After my friend was diagnosed I found myself in a place that I bet a lot of people have been: “What do I do? What do I say? How can I possibly make this better when it sucks so completely?” I literally could not sleep the day I found out, even though I hadn’t spoken to this friend since earlier in the summer. For a while I tossed in bed that night, and then as this idea came to me, the hairs on my neck stood up, and chills went from my shoulders down to my wrists. I had a plan.
My apologies for not taking many pictures as I went, but as I made these canvases I also had family in town (my parents) and we had already planned a weekend trip amidst me trying to collect materials. I was lucky to finish it in time for it to be with her when she comes out of surgery (hopefully) and is recovering.
I wanted my friend to know how many people were supporting her. I sent out messages for all to write words- personal messages, inspirational quotes, whatever they felt comfortable with. I collected all of these messages and then typed them up in various fonts that seemed to fit. I had a lot of fun in Photoshop and learned a lot along the way.
I ended up needing 3 canvases. I wanted the center one to stand out, so I searched online for a graphic design of a heart.
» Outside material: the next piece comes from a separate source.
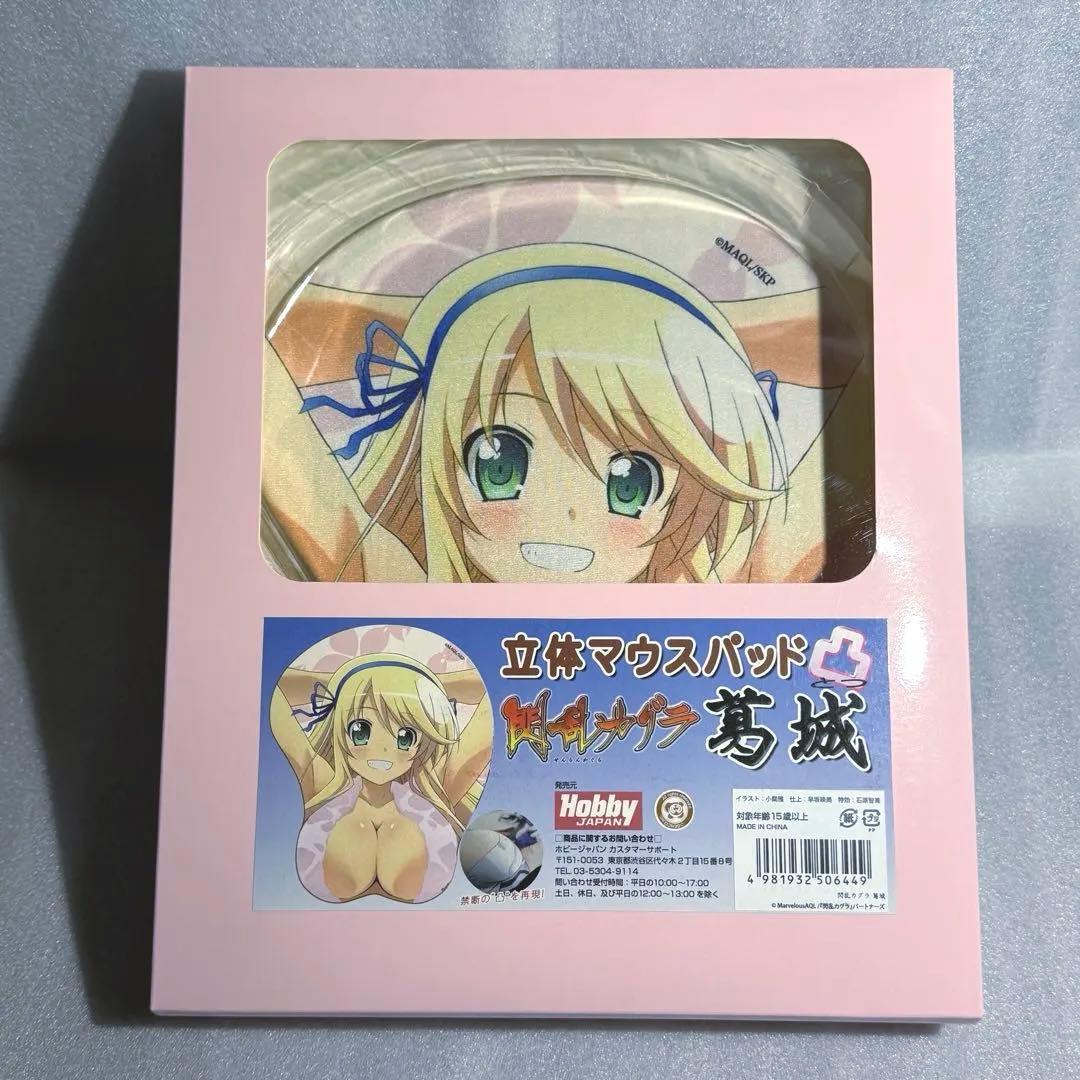 【希少】 新品未開封 閃乱カグラ 立体マウスパッド“凸” 葛城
Then I painted my own simplified version using the colors I had chosen. I outlined a heart on the canvas and then painted around it. Then I filled in with white. These are acrylic paints that I used.
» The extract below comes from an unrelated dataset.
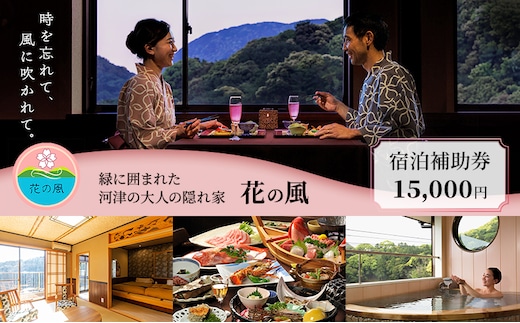 旅行 静岡県 温泉 宿泊補助券 伊豆今井浜温泉 大人の隠れ宿 花の風 15000円 河津温泉郷 露天風呂付客室 施設利用券 チケット 宿泊券 旅行券 宿泊 旅館 ホテル 河津桜 露天風呂 創作和食 伊豆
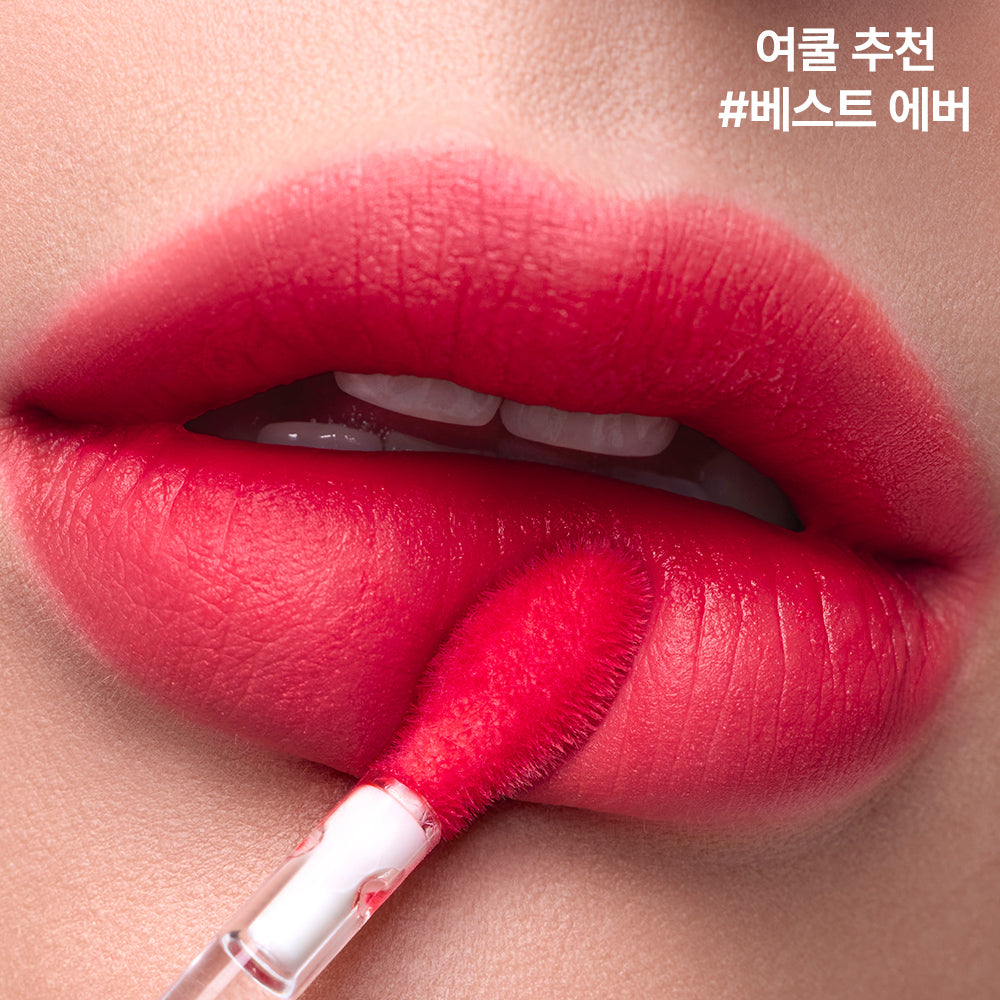 3CE Velvet Lip Tint Plush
(many apologies for the quality- some of these were taken at night)
I painted the other two canvases a teal color. After they dried overnight I took the messages that I had already printed in various fonts and colors of paper and started to fit them all together like a puzzle. I am only showing shots of the three complete canvases and up close shots of the quotes that turned out well. I tried to keep the personal messages on the pastels and the single words and quotes on grays, with a little variation. Below are some shots of the final product(s):
I used foam squares to give them some dimension, lifting some pieces above others. This proved helpful with fitting things together- sometimes I need to tuck things underneath others, but I didn’t want anyone’s message to be blocked..
A friend wrote the verse on the right in this one (above). Ikaika & Lanakila are two Polynesian words for “strength” and “conquer.” I loved what this friend wrote and made it the center piece of the center canvas. I think if I were fighting this fight I would want to be reminded of those two words often.
I love all of these fonts. I’m a font addict. I’ve been getting my fonts at dafont.com.
I made sure to use Mod Podge Paper so that the paper is preserved, and then I finished with Mod Podge Matte. The paper elevated on the foam squares did curl a bit- perhaps I should have mounted the raised pieces on wood or something, but I actually ended up liking the way it turned out.
My hope is that if anyone you know is diagnosed with anything horrible- cancer or otherwise- that you might be inspired to make something for them. I know that my friend will appreciate this, and I hope that in a couple of years, when she has kicked cancer’s ass that she can still look at these and remember that she wasn’t fighting alone- she had lots and lots of people fighting with her.